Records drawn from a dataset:
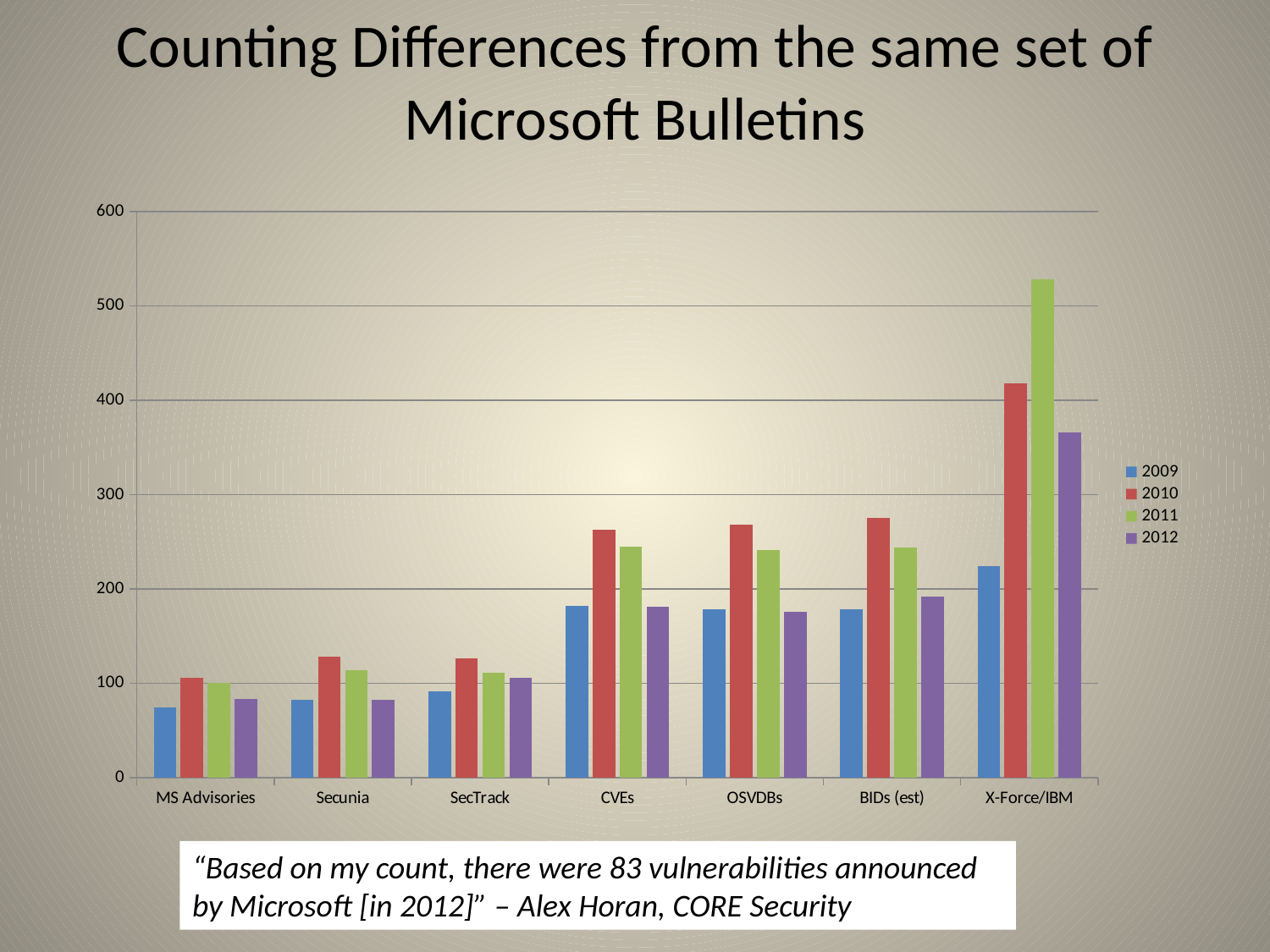
Which category has the highest value for the 2011 series? X-Force/IBM Is the 2011 value for X-Force/IBM greater or less than 500? greater Is the 2010 value for CVEs greater or less than 200? greater Is the 2009 value for MS Advisories greater or less than 100? less How many categories are shown on the x axis of the chart? 7 Which category has the lowest value for the 2009 series? MS Advisories What is the title of the slide containing the chart? Counting Differences from the same set of Microsoft Bulletins What kind of chart is shown on the slide? bar chart How many series does the chart's legend list? 4 For CVEs, which is larger: the 2010 value or the 2012 value? 2010 For X-Force/IBM, which year has the highest bar? 2011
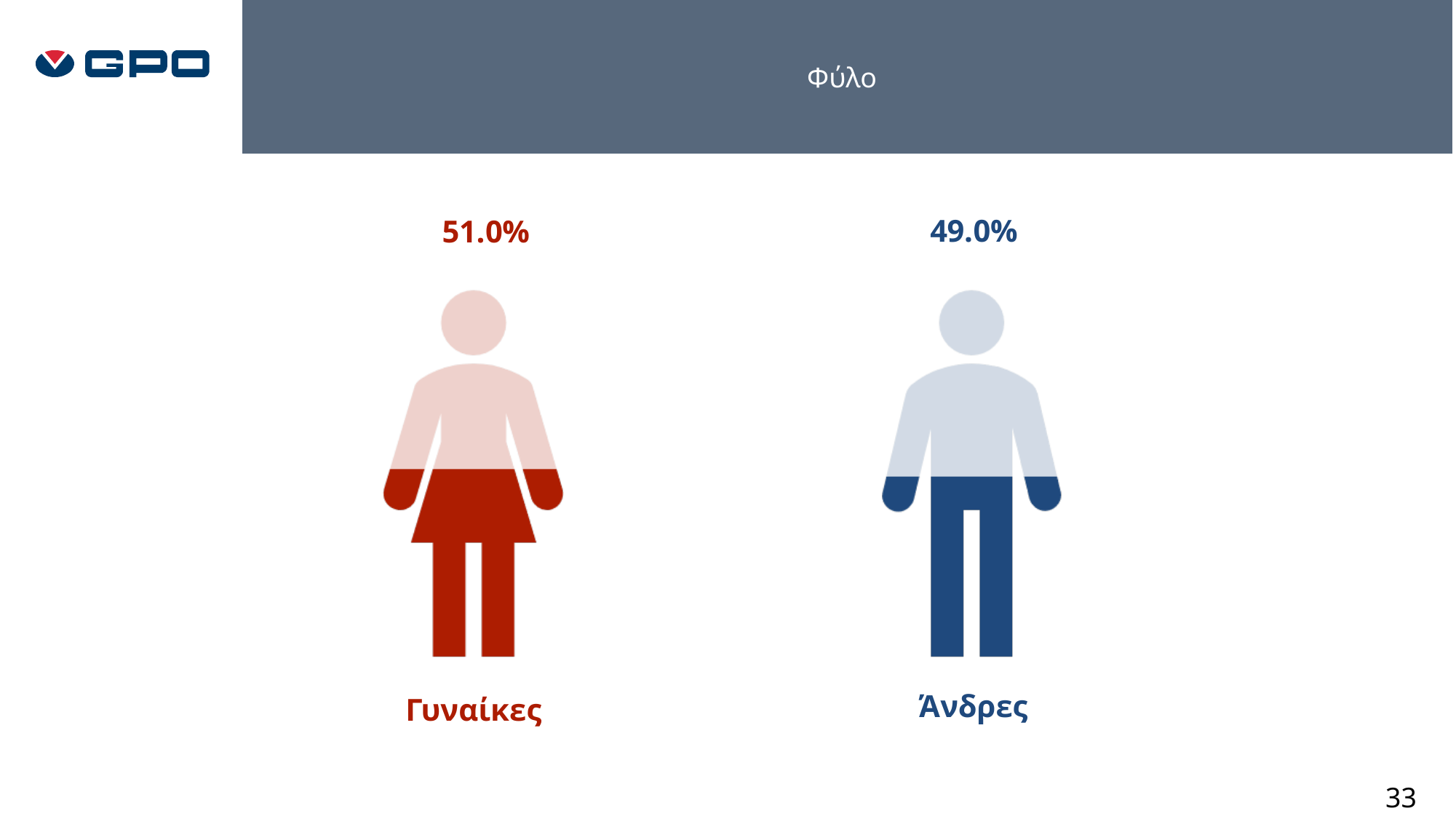
What is the value shown for Γυναίκες? 51.0% Is the value for Γυναίκες greater or less than 50%? greater What is the total of the two percentages shown? 100.0% How many categories are shown on the slide? 2 Is the value for Άνδρες larger or smaller than the value for Γυναίκες? smaller Which category has the higher value, Γυναίκες or Άνδρες? Γυναίκες What colour is used for the Άνδρες figure? Blue What is the title of the chart? Φύλο What is the difference between the values for Γυναίκες and Άνδρες? 2.0% What is the value shown for Άνδρες? 49.0% Which category has the lower value? Άνδρες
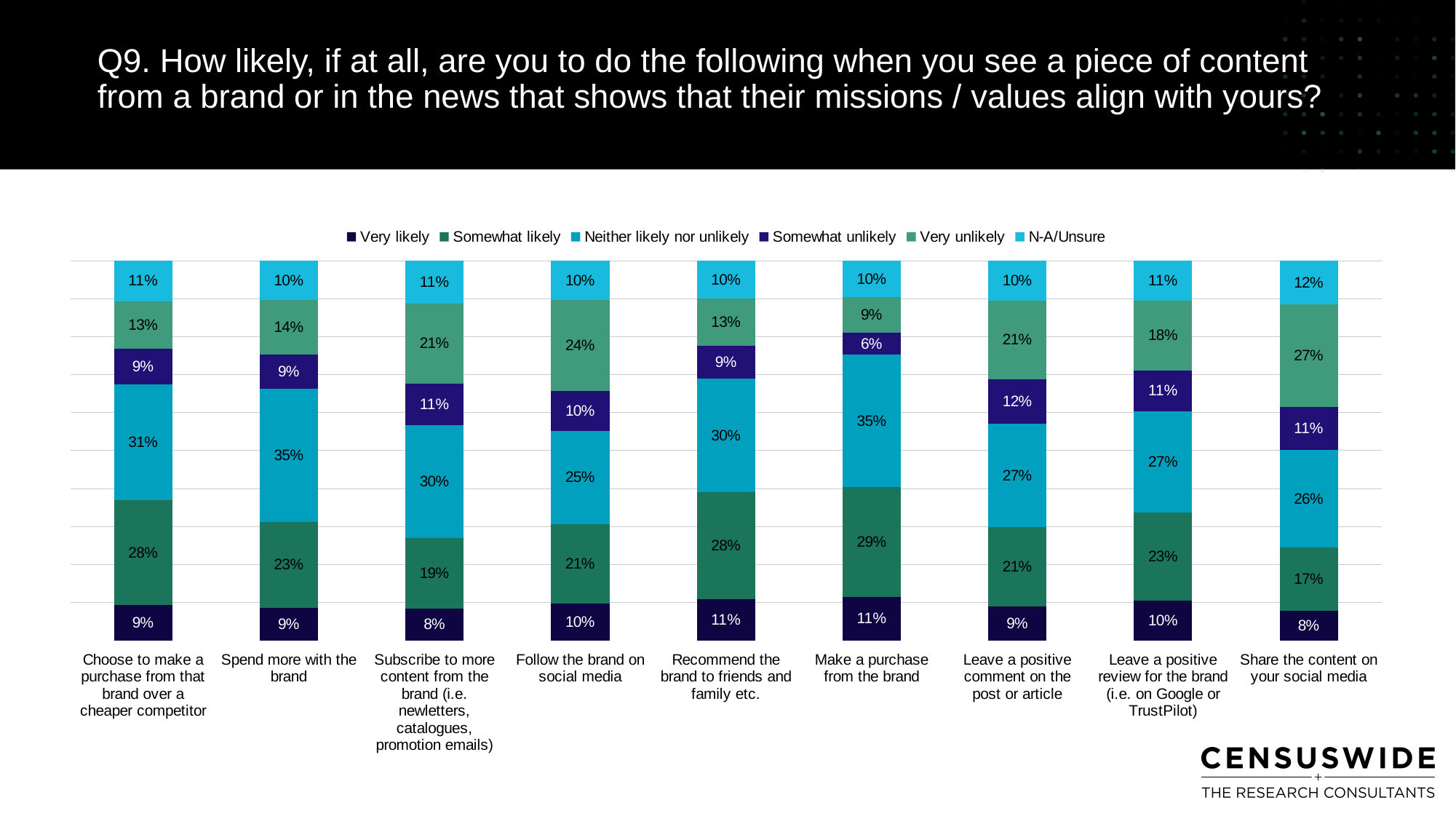
What is the difference between the 'Somewhat likely' values for 'Choose to make a purchase from that brand over a cheaper competitor' and 'Share the content on your social media'? 11 percentage points What is the total of the stacked bar for 'Spend more with the brand'? 100% What is the first entry in the chart's legend? Very likely Which has the larger 'Somewhat likely' value: 'Spend more with the brand' or 'Recommend the brand to friends and family etc.'? Recommend the brand to friends and family etc. How many series does the legend list? 6 Which category has the highest 'Very unlikely' value? Share the content on your social media What is the 'N-A/Unsure' value for 'Share the content on your social media'? 12% How many categories (actions) are plotted along the x axis? 9 What is the 'Very likely' value for 'Make a purchase from the brand'? 11% What kind of chart is shown on the slide? Stacked bar chart Which category has the lowest 'Somewhat unlikely' value? Make a purchase from the brand What is the 'Very unlikely' value for 'Share the content on your social media'? 27%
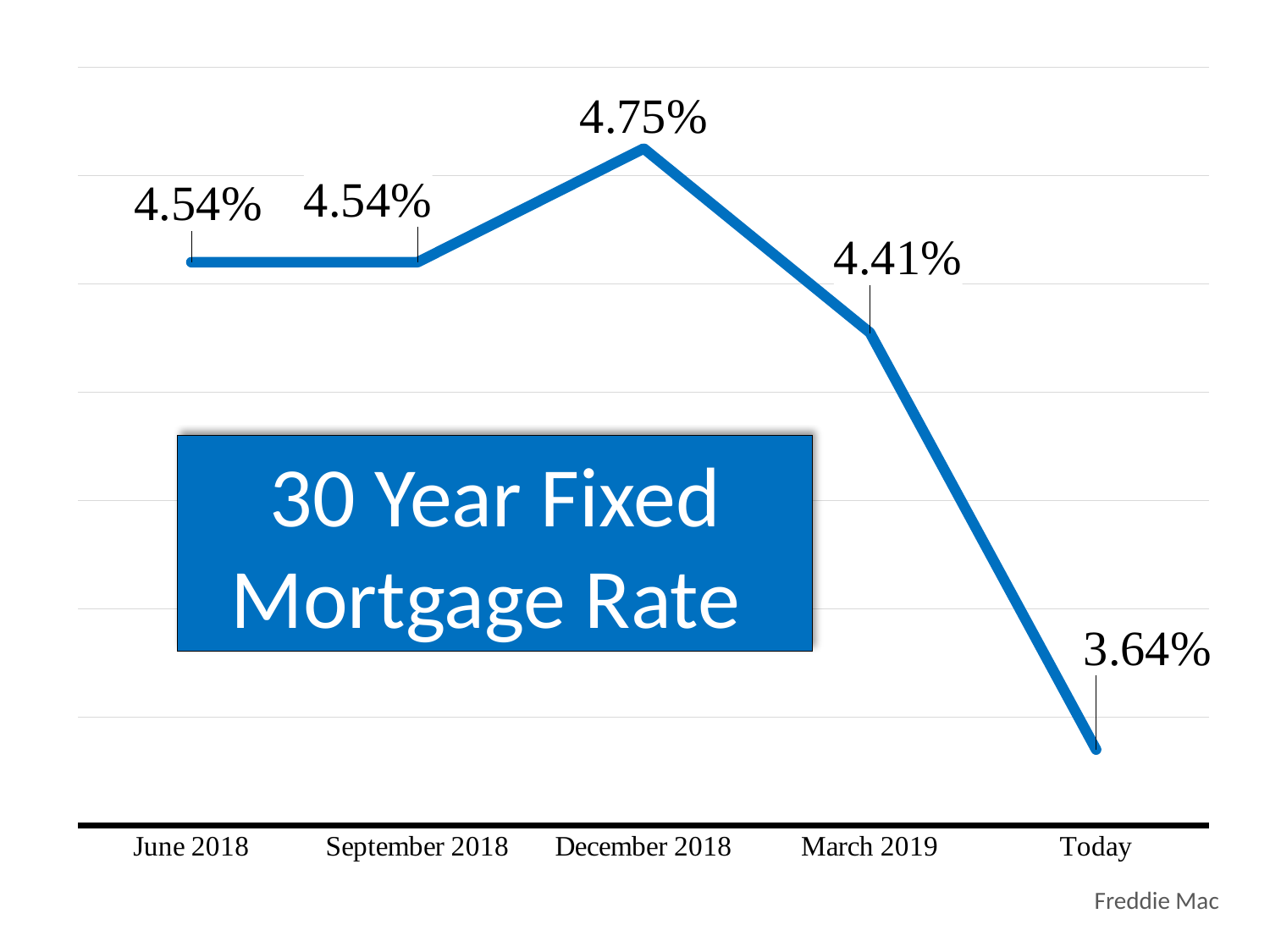
Which point on the chart has the highest mortgage rate? December 2018 Which point on the chart has the lowest mortgage rate? Today What was the mortgage rate in June 2018? 4.54% What was the mortgage rate in March 2019? 4.41% Which is higher, the rate in September 2018 or the rate in March 2019? September 2018 What is the difference between the December 2018 rate and the Today rate? 1.11% What is the title shown on the chart? 30 Year Fixed Mortgage Rate How many time points are plotted on the chart? 5 What kind of chart is shown on the slide? Line chart What is the difference between the March 2019 rate and the Today rate? 0.77% What is the mortgage rate shown for Today? 3.64% What was the 30 year fixed mortgage rate in December 2018? 4.75%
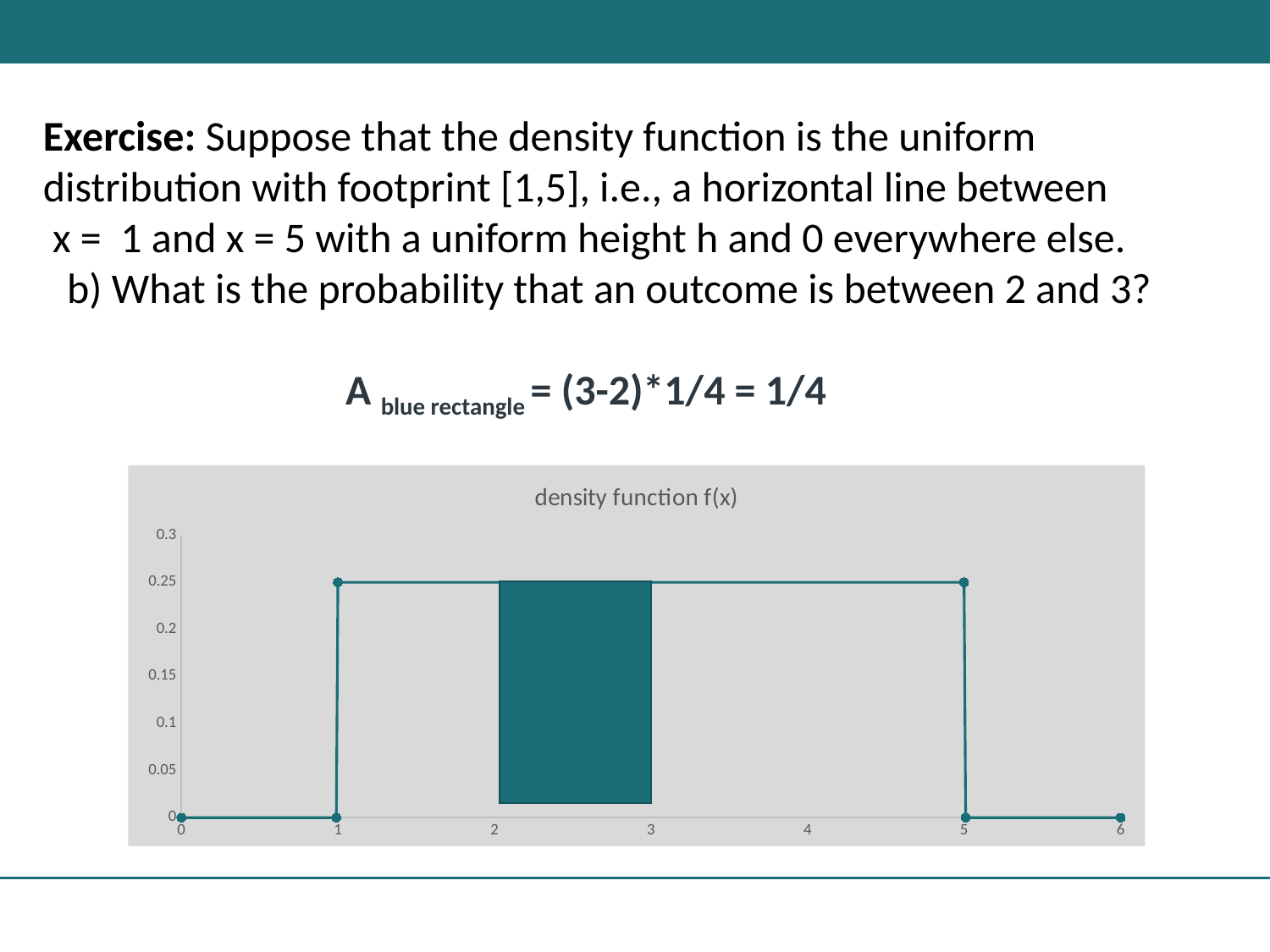
Between x = 1 and x = 5, does the plotted line rise, fall, or stay flat? stay flat What is the highest value labelled on the y axis? 0.3 Which is larger, the density function value at x = 2 or at x = 6? x = 2 What is the value of the density function at x = 0? 0 How many tick labels are shown on the x axis? 7 Is the value of the density function at x = 4 greater or less than 0.2? greater What is the value of the density function at x = 6? 0 What is the height of the shaded rectangle on the y axis? 0.25 What is the value of the density function at x = 3? 0.25 Between which two x values is the shaded rectangle drawn? 2 and 3 What is the title of the chart? density function f(x) What kind of chart is shown on the slide? line chart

▶ **ACTION ITEM**
Convert the whole listing above into a JSON list of strings, one string for each line and none for blank lines. Leave the picture lines out.

▶ **ANSWER TO THIS PROBLEM**
[
  "Which category has the highest value for the 2011 series? X-Force/IBM Is the 2011 value for X-Force/IBM greater or less than 500? greater Is the 2010 value for CVEs greater or less than 200? greater Is the 2009 value for MS Advisories greater or less than 100? less How many categories are shown on the x axis of the chart? 7 Which category has the lowest value for the 2009 series? MS Advisories What is the title of the slide containing the chart? Counting Differences from the same set of Microsoft Bulletins What kind of chart is shown on the slide? bar chart How many series does the chart's legend list? 4 For CVEs, which is larger: the 2010 value or the 2012 value? 2010 For X-Force/IBM, which year has the highest bar? 2011",
  "What is the value shown for Γυναίκες? 51.0% Is the value for Γυναίκες greater or less than 50%? greater What is the total of the two percentages shown? 100.0% How many categories are shown on the slide? 2 Is the value for Άνδρες larger or smaller than the value for Γυναίκες? smaller Which category has the higher value, Γυναίκες or Άνδρες? Γυναίκες What colour is used for the Άνδρες figure? Blue What is the title of the chart? Φύλο What is the difference between the values for Γυναίκες and Άνδρες? 2.0% What is the value shown for Άνδρες? 49.0% Which category has the lower value? Άνδρες",
  "What is the difference between the 'Somewhat likely' values for 'Choose to make a purchase from that brand over a cheaper competitor' and 'Share the content on your social media'? 11 percentage points What is the total of the stacked bar for 'Spend more with the brand'? 100% What is the first entry in the chart's legend? Very likely Which has the larger 'Somewhat likely' value: 'Spend more with the brand' or 'Recommend the brand to friends and family etc.'? Recommend the brand to friends and family etc. How many series does the legend list? 6 Which category has the highest 'Very unlikely' value? Share the content on your social media What is the 'N-A/Unsure' value for 'Share the content on your social media'? 12% How many categories (actions) are plotted along the x axis? 9 What is the 'Very likely' value for 'Make a purchase from the brand'? 11% What kind of chart is shown on the slide? Stacked bar chart Which category has the lowest 'Somewhat unlikely' value? Make a purchase from the brand What is the 'Very unlikely' value for 'Share the content on your social media'? 27%",
  "Which point on the chart has the highest mortgage rate? December 2018 Which point on the chart has the lowest mortgage rate? Today What was the mortgage rate in June 2018? 4.54% What was the mortgage rate in March 2019? 4.41% Which is higher, the rate in September 2018 or the rate in March 2019? September 2018 What is the difference between the December 2018 rate and the Today rate? 1.11% What is the title shown on the chart? 30 Year Fixed Mortgage Rate How many time points are plotted on the chart? 5 What kind of chart is shown on the slide? Line chart What is the difference between the March 2019 rate and the Today rate? 0.77% What is the mortgage rate shown for Today? 3.64% What was the 30 year fixed mortgage rate in December 2018? 4.75%",
  "Between x = 1 and x = 5, does the plotted line rise, fall, or stay flat? stay flat What is the highest value labelled on the y axis? 0.3 Which is larger, the density function value at x = 2 or at x = 6? x = 2 What is the value of the density function at x = 0? 0 How many tick labels are shown on the x axis? 7 Is the value of the density function at x = 4 greater or less than 0.2? greater What is the value of the density function at x = 6? 0 What is the height of the shaded rectangle on the y axis? 0.25 What is the value of the density function at x = 3? 0.25 Between which two x values is the shaded rectangle drawn? 2 and 3 What is the title of the chart? density function f(x) What kind of chart is shown on the slide? line chart"
]